In a transfer of business, accrued annual leave entitlements can be dealt with in one of two ways:

  1. If the new employer is not an associated entity of the old employer and the new employer is not recognising service for annual leave purposes, the old employer should pay out all accrued annual leave. As a result, the accrued annual leave entitlements will not transfer with the employee to the new employer; or
  2. If paragraph number 1 above does not apply, accrued annual leave entitlements will transfer with the employee to the new employer.

Personal Leave

In a transfer of business, accrued personal leave entitlements cannot be paid out by the old employer and must therefore transfer with the employee to the new employer.

Redundancy Pay

Section 122(1) of the FW Act provides that in a transfer of business, redundancy pay entitlements can be dealt with in one of two ways:

  1. If the new employer is recognising service with the old employer for redundancy pay purposes, the employee is not entitled to be paid redundancy pay when his or her employment with the old employer terminates (generally at completion). As a result, the employee’s service with the old employer counts as service with the new employer for redundancy pay purposes; or
  2. The new employer, provided it is not an associated entity of the old employer, can choose to not recognise an employee’s service with the old employer for redundancy pay purposes and the old employer will be required to pay redundancy pay to the employee upon termination (generally at completion).[i]

Long Service Leave

In Victoria, long service leave is governed by the Long Service Leave Act 1992 (Vic) (LSL Act).

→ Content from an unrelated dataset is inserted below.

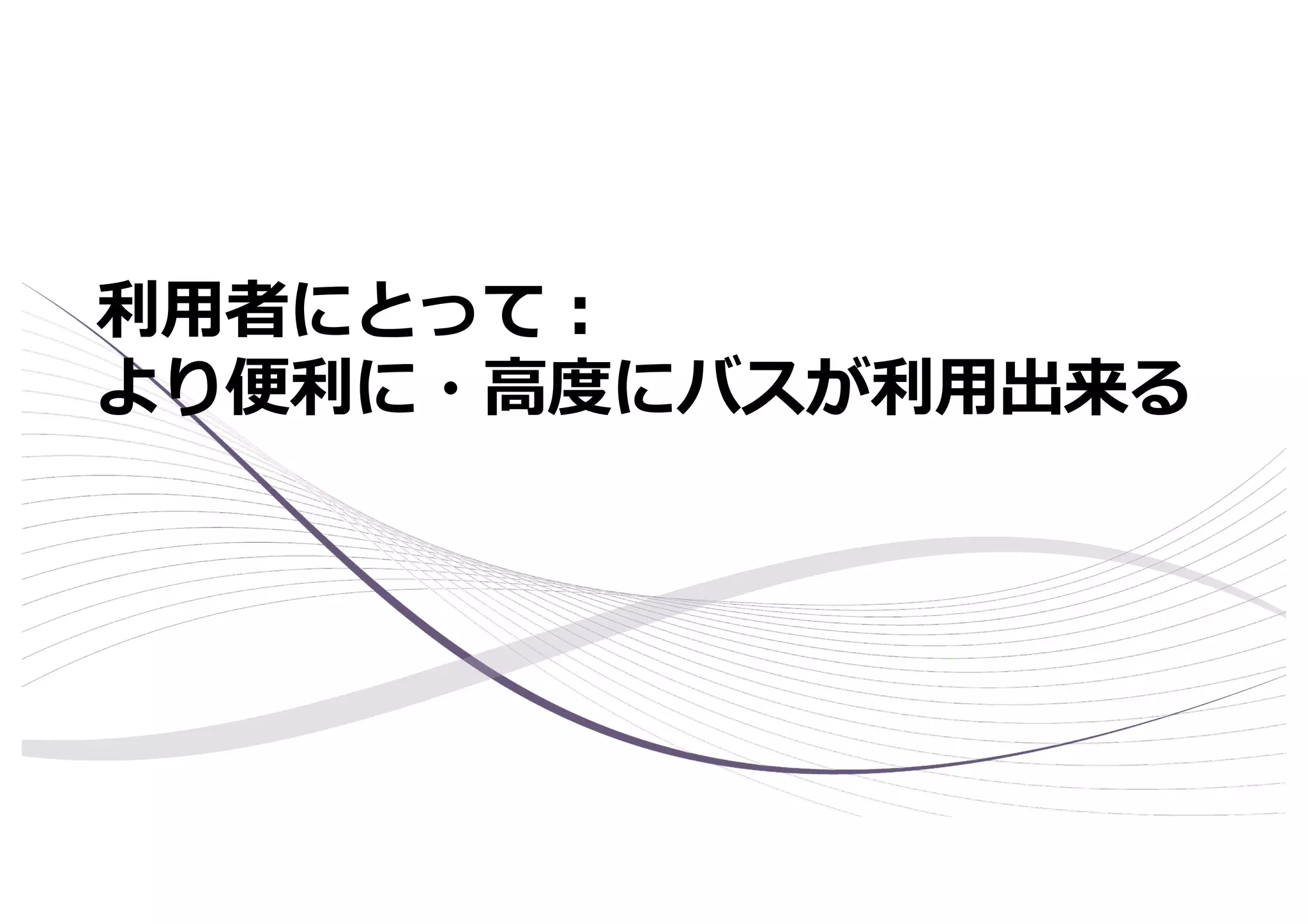 利⽤者にとって︓
より便利に・⾼度にバスが利⽤出来る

The LSL Act provides that where a business is sold and an employee remains with the business, or has less than a three month break between being dismissed by the old employer and being employed by the new employer, the new employer becomes responsible for the employee’s long service leave entitlement.

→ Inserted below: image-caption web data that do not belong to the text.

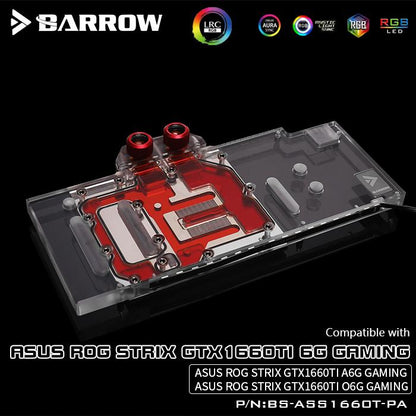 Barrow BS-ASS1660T-PA, Full Cover Graphics Card Water Cooling Blocks,For Asus Rog Strix GTX1660Ti 6G/A6G/O6G Gaming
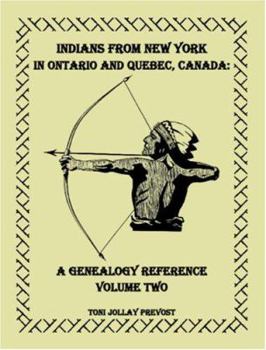 Paperback Indians from New York in Ontario and Quebec, Canada: A Genealogy Reference, Volume 2 Book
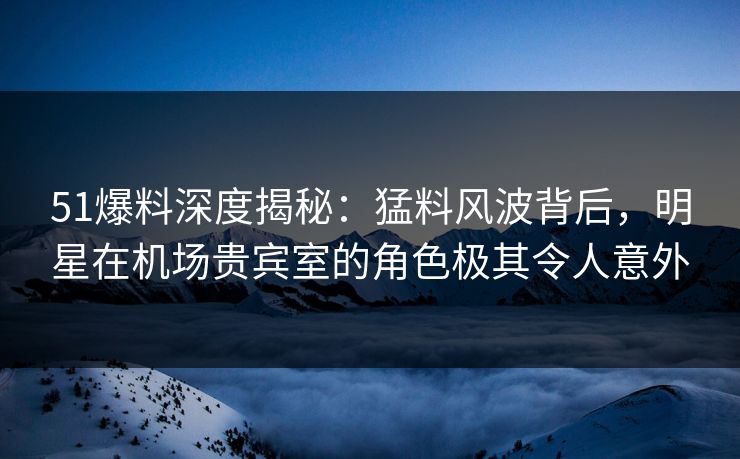 51爆料深度揭秘:猛料风波背后,明星在机场贵宾室的角色极其令人意外 51爆料深度揭秘:猛料风波背后,明星在机场贵宾室的角色极其令人意外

Long service leave cannot be paid out on transfer of business (section 74 of the LSL Act provides that it is an offence to give or receive payment instead of an employee actually taking the break from work). As such, in a transfer of business, service with the old employer will count as service with the new employer for the purposes of long service leave.

Conclusion

It is important for employers to be mindful of the extent of, and how to deal with, employee entitlements in a sale of business. As such, all details regarding employee entitlements should be provided during the due diligence stage so that the parties can have meaningful discussions, and reach agreement, regarding how employee entitlements will be dealt with in the sale of business.

If you have any queries about any aspects above, please do not hesitate to drop me a line.

 

[i] Note: In accordance with section 120 of the FW Act, the old employer may be able to apply to the Fair Work Commission to have the amount of redundancy pay varied on the basis that the old employer arranged other acceptable employment for the employee with the new employer.